Questa è la spiegazione di ciò che gli accadde. Se così non fosse, se cioè dovessimo convincerci che Abramo credesse effettivamente che Dio avrebbe potuto permettere ciò che gli aveva chiesto, dovremmo ipotizzare che colui che è il padre della nostra fede (Abramo appunto) si sarebbe potuto convincere della possibile contraddizione nella natura di Dio, il che è impossibile. E’ vero, si dice che Abramo “sperò contro ogni speranza” (Romani 4, 18), ma ciò non significa che egli credesse che sarebbe accaduto davvero ciò che Dio gli aveva chiesto, bensì significa che la prova che stava subendo era talmente dura sul piano della suggestione che la sua convinzione razionale sembrava andare contro l’evidenza delle cose.
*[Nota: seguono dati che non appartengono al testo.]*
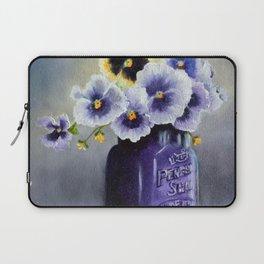 Pansies in a Purple Perfect Seal Jar Laptop Sleeve
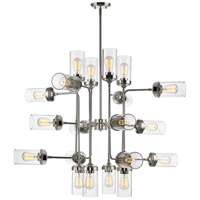 Z-Lite 617-20PN Calliope 20 Light 42 inch Polished Nickel Pendant Ceiling Light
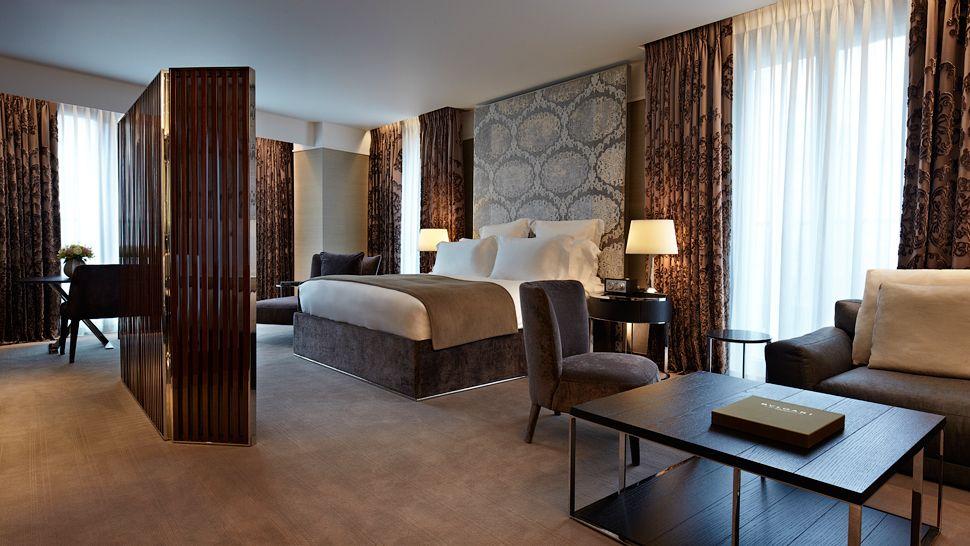 Bulgari hotel london england united kingdom for Design hotel londra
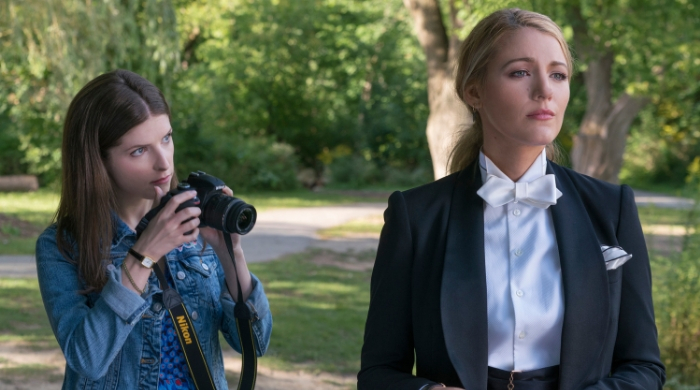 Blake Lively has revealed the surprising inspiration behind her wardrobe for 'A Simple Favour'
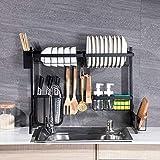Gabinete de almacenamiento box-can estante de alma Ampliable apilable escalable armario rack apilable armario con estanterías contador de cocina en rack Organizador de usos múltiples de almacenamiento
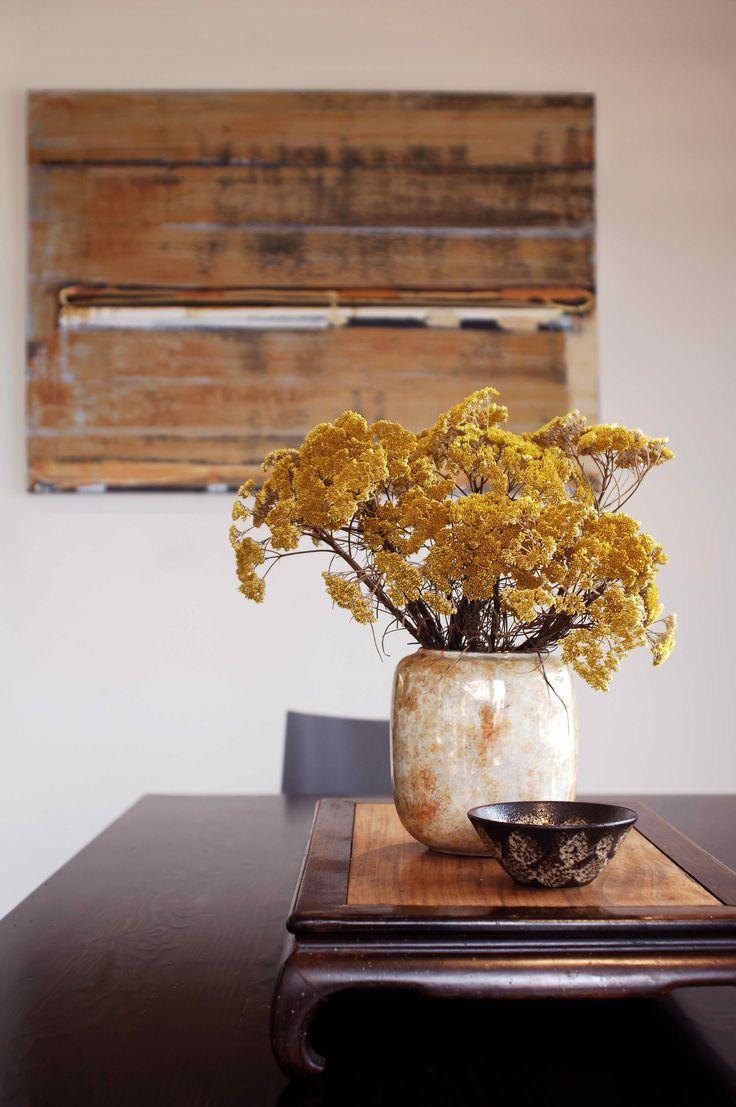 Kitchen detail with Dale Frank artwork. Brooke Aitken Design.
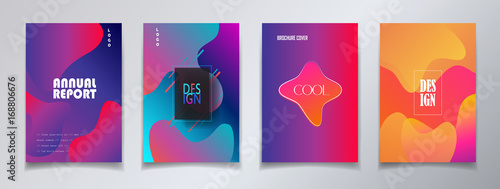 Modern brochure covers set, futuristic design. Abstract Diffuse colored spots dynamic background. Vector template minimalist poster - 168806676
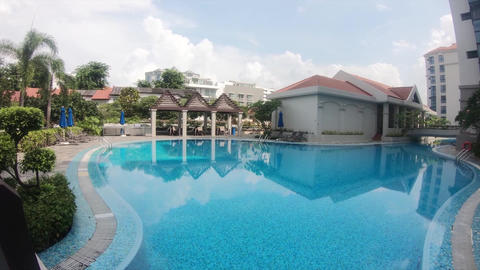 A view of pool of a condominium in Singapore Holland Village Footage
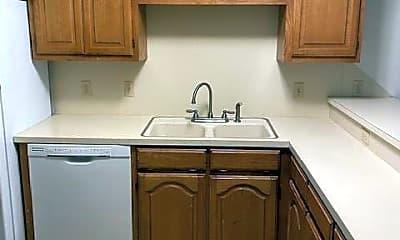 Kitchen, 214 E 91st St, 2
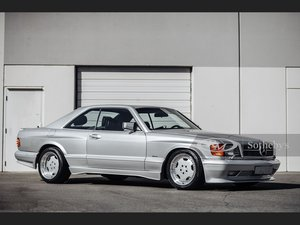 Picture of 1989 Mercedes-Benz 560 SEC AMG Wide-body  For Sale by Auction
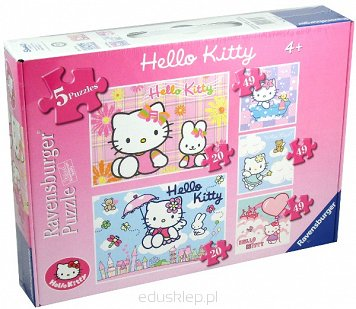 Puzzle 5 w 1 Hello Kitty Ravensburger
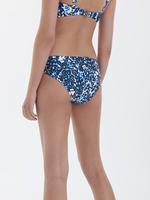 Kadın Mavi Leopar Desenli Katlamalı Bikini Altı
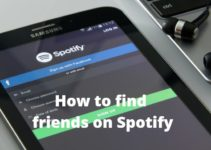 How to find friends on Spotify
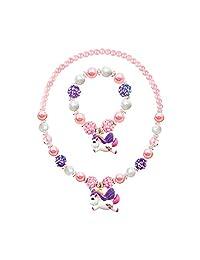 Litter Unicorn Pendant Chunky Bubblegum Necklace Bracelet Set Girls Gift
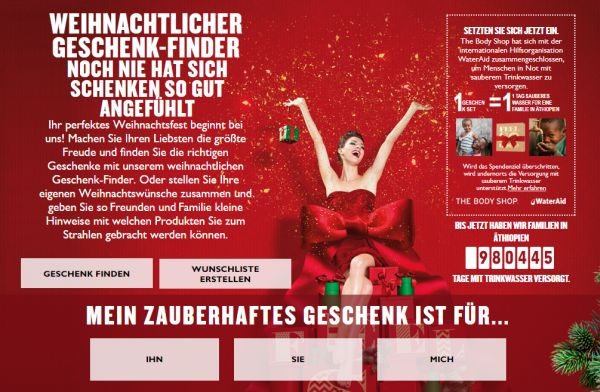 the body shop at geschenke finder weihnachten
Il modello di un Abramo che ammette la possibilità che Dio possa avallare l’assurdo, e quindi che in Dio stesso possa esserci anche la contraddizione, è un modello non a caso presente nel mondo protestante. Kierkegaard, che pure ha tanti meriti, indica da questo punto di vista un modello sbagliato di Abramo. Per lui Abramo è colui che si abbandona ciecamente non che si affida totalmente. Kierkegaard scrive nel suo Timore e tremore: “La fede è il paradosso secondo il quale l’individuo, come tale, è al di sopra del generale, è in regola di fronte a questo, non come subordinato, ma come superiore; e nondimeno in modo tale che l’individuo, dopo essere stato come tale subordinato al generale, diventa allora, per mezzo del generale, l’individuo come tale, superiore a quello; in modo che l’individuo è in rapporto assoluto con l’assoluto. Questa posizione sfugge alla mediazione, che si effettua sempre in virtù del generale. Essa è resta eternamente un paradosso inaccessibile al pensiero. La fede è questo paradosso, altrimenti la fede non è mai esistita perché c’è sempre stata; in altre parole, Abramo è perduto. Dunque, l’Abramo del filosofo danese si abbandona ciecamente non si affida totalmente.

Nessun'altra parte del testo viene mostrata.